At the cellular level, oxidative damage to the lung proteins has been quantified in ventilated neonates through measurement of carbonyl groups in samples suctioned from their tracheas.10 Of course, damage is not limited only to the lung. A significant increase of carbonyl proteins has also been detected in the liver of rats exposed to hyperoxia.11

Several health problems are thought to occur in relation to oxygen radicals. The pathogenesis of BPD, ROP and ischemia–reperfusion injury in neonates, as well as arthritis, atherosclerosis, cataractogenesis, hypertension and the normal aging of adults involves oxygen-induced cellular damage.12 Therefore, researchers proposed antioxidants for the protection against some diseases; such as the use of vitamin E for the prevention of ROP, the trials of vitamin C in hypoxic–ischemic injury and superoxide dismutase for the amelioration of the course of BPD. It seems reasonable to use O2 in moderation, rather than counteract its adverse effects.
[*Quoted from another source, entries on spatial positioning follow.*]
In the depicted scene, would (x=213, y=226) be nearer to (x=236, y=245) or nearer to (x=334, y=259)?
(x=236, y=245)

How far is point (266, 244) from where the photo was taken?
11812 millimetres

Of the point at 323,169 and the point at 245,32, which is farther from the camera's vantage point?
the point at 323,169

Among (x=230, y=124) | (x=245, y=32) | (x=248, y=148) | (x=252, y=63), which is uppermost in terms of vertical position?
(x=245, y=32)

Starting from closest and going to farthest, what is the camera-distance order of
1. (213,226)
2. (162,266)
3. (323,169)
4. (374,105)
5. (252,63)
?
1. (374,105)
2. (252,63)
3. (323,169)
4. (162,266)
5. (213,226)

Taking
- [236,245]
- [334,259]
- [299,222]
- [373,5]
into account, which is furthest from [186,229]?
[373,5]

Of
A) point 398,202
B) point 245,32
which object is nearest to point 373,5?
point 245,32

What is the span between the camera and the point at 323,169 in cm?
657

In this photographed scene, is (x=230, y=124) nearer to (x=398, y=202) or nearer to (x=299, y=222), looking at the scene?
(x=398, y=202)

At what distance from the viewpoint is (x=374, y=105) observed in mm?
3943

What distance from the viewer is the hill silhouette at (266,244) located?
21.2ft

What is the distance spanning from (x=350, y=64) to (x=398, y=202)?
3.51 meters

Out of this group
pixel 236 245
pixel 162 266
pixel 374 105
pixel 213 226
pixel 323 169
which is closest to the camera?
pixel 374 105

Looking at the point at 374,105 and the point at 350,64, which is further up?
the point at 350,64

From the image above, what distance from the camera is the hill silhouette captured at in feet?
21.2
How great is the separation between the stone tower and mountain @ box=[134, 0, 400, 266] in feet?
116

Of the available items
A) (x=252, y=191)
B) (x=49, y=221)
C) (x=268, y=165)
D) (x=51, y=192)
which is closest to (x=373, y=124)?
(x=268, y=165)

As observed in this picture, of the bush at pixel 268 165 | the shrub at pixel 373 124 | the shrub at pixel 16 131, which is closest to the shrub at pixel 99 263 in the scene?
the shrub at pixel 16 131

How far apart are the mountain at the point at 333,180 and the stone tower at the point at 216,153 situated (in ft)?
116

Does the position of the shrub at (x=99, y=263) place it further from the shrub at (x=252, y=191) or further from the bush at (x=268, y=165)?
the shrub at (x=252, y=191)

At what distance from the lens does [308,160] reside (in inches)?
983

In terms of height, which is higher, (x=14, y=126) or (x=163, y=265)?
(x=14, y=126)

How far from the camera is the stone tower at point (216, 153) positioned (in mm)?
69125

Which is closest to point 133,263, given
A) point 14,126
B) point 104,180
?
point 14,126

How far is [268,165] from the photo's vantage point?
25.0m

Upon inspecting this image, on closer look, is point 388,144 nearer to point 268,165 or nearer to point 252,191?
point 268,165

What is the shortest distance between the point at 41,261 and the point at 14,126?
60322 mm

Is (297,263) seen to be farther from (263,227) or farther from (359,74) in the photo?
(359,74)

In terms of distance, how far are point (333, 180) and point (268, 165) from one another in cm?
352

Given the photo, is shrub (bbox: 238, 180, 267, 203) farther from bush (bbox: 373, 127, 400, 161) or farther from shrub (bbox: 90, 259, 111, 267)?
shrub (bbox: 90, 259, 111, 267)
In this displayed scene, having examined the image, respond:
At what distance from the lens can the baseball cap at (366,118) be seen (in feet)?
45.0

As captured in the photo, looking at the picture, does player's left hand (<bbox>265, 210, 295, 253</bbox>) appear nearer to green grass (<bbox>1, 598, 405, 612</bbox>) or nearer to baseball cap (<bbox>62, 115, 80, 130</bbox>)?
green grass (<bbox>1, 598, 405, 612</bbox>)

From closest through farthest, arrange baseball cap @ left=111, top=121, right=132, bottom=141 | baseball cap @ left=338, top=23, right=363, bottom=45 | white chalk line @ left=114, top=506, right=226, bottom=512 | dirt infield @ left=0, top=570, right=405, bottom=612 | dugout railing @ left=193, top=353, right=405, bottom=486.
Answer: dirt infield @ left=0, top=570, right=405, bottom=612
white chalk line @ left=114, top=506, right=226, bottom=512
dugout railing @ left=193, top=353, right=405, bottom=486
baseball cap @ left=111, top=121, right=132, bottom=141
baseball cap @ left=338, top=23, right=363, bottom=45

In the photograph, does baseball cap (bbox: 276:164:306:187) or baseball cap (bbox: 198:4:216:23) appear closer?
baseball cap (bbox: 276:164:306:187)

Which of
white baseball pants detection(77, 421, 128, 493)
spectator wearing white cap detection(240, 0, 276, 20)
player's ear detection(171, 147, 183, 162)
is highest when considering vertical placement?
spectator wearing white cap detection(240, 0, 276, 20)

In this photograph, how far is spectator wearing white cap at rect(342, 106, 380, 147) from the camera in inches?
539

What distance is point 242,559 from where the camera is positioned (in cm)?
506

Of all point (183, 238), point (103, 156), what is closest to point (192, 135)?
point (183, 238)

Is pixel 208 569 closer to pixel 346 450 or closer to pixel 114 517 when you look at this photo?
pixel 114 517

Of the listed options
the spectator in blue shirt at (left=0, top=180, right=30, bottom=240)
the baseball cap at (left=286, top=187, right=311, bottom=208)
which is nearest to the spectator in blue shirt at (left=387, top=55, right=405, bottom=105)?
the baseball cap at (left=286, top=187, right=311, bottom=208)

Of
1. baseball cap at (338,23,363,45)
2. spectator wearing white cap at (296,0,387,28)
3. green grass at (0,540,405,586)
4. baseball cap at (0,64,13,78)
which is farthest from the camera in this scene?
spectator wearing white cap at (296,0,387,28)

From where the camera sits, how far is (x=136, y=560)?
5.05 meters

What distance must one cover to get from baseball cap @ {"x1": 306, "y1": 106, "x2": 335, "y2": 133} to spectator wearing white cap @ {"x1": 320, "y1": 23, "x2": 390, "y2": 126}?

A clinical example of this O2 moderation is the use of room air, instead of 100% O2, for neonatal resuscitation in the delivery room. This strategy did not appear to compromise somatic or neurologic growth when assessed at 18 to 24 months of age.13 Another example relates to the introduction of a neonatal unit-based policy to closely monitor and control for any excessive use of O2. Such a unit reported substantial success in decreasing the incidence of severe ROP by five-folds.14

Physiologically, O2 is present in room air as a small fraction (21%, PiO2=150 mmHg) at sea level. It is then further diluted en route to the alveoli with expiratory gas to lower PAO2 to 100 mmHg (FAO2 almost 14%). Imagine how much more efficient breathing would be if the alveoli had direct contact to air, without airways or dead space, or even if alveoli could breathe pure 100% O2. But of course this does not happen, and for a good reason.

The newborn gets into trouble only when born prematurely. Should they continue until full gestation, BPD, ROP and other diseases would disappear. The impact of environmental change in the development of diseases in these premature infants is obvious. Practitioners have many tools to simulate the fetal environment: keeping isolettes dark, minimizing noise levels in the nursery, and carefully commencing enteral feeding. Fetal SPO2 is around 70%, thus significantly lower than SPO2 in the full term. Where should we keep SPO2 in the very small premature infants? Even today, the answer is we do not know. In the absence of well-designed trials to correlate clinical outcomes in the premature infants at different gestational ages, with SPO2, this issue is still open. We should admit that we do not know the correct answer.

It is equally dangerous to depend on “the currently available” anecdotal experiences and opinions of “experts.” Premature infants delivered in the 1940 s were the victims of “currently available experience”, with liberal use of O2. Physicians still greatly rely on anecdotal experiences to treat different disease states. A clear example of that practice is the use of a hyperventilation, hyperoxygenation strategy when managing infants with persistent pulmonary hypertension of the newborn.15 Ultimately, facts when they emerge, may fundamentally differ from these practices and opinions of today. Therefore, we need to search for the truth and have the issue of O2 use as a priority to resolve, before embarking on using new machines or drugs.